**Passage to read**
Sleeping on couches and bumming meals, Calhoun and other volunteers including Gray Haertig (who continues to volunteer to this day) put together what was needed for a community radio station. A basement room was donated on Third and Salmon Streets, in downtown Portland. The space was barely big enough for two tape recorders, one turntable, and Calhoun. A diverse mix of about thirty volunteers came together to help out, including society women, movement radicals, professional broadcast engineers, and musicians.

Selecting call letters referencing a strain of marijuana called "Berkeley Boo", KBOO Community Radio was on the air in June 1968, at a cost of less than $4,000. The total monthly station budget was about $50. The total output was only ten watts - not quite that of a light bulb. A new and important force on Portland's airwaves was born.

Initially, KBOO was on the air whenever there was a volunteer to flip a switch and activate the repeater signal from KRAB. But almost immediately, the station began to grow. KBOO volunteers lugged big Ampex tape recorders to concerts, political events, and neighborhood meetings; nationally recognized artists and activists were brought into the KBOO studio. Local poets also discovered they had an electronic outlet.

By the summer of 1970, a used 1,000-watt transmitter was installed, enabling KBOO's audience and subscriptions to grow. KBOO could be heard in much of Northwest Oregon.

After three years, KBOO outgrew its studio, and moved to a storefront on SE Belmont Street near 31st Avenue. Walls of the makeshift studios were lined with egg cartons for sound insulation. Two desks were shared by everyone.

Incorporation and stability (1972–1982)
By 1972, the non-profit KBOO Foundation was born, with an interim five-member Board of Directors. The umbilical cord to KRAB was being cut. By 1973, the staff had grown to five, with about 50 active volunteers. About 600 subscribers donated an average of $20 a year. Station Manager John Ross got an $80,000 federal grant to help purchase equipment.

In 1975, the 800-strong KBOO Foundation elected its first board of Directors. The KBOO Foundation and its officers got the license and ownership of the station. KBOO became fully independent of KRAB and its parent, the Jack Straw Memorial Foundation. After 10 years, KBOO had come of age.

The station moved again, in 1977, to SW Yamhill Street, and soon expanded broadcasting to 24 hours a day on a regularly scheduled basis. KBOO was broadcasting at 12,500 watts. Rapid growth came to KBOO in its new downtown location. Subscribers soared from 1,200 in early 1978 to well above 2,000 by 1980. About 300 volunteers gave KBOO one of the strongest volunteer programs in the nation.

In 1981, urban renewal in downtown Portland forced a search for a new home. KBOO found its present location at 20 SE 8th Avenue (the little robin's egg blue building half a block south of East Burnside Street behind the Jupiter Hotel and Doug Fir Lounge). Through a massive volunteer effort, a new station was built in 1982 in an empty warehouse. For the first time, KBOO would own its own home.

**Written task 1**
Translate this sentence from the KBOO history into Spanish: "The total monthly station budget was about $50."
**Written task 2**
According to the KBOO history, what was the output of the used transmitter installed by the summer of 1970?
The material after this passage comes from a separate, unrelated source.

**Data lines**
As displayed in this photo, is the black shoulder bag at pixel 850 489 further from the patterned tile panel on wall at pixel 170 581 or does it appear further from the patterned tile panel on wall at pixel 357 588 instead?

**Complete output 1**
El presupuesto mensual total de la estación era de unos 50 dólares.

**Complete output 2**
1,000 watts.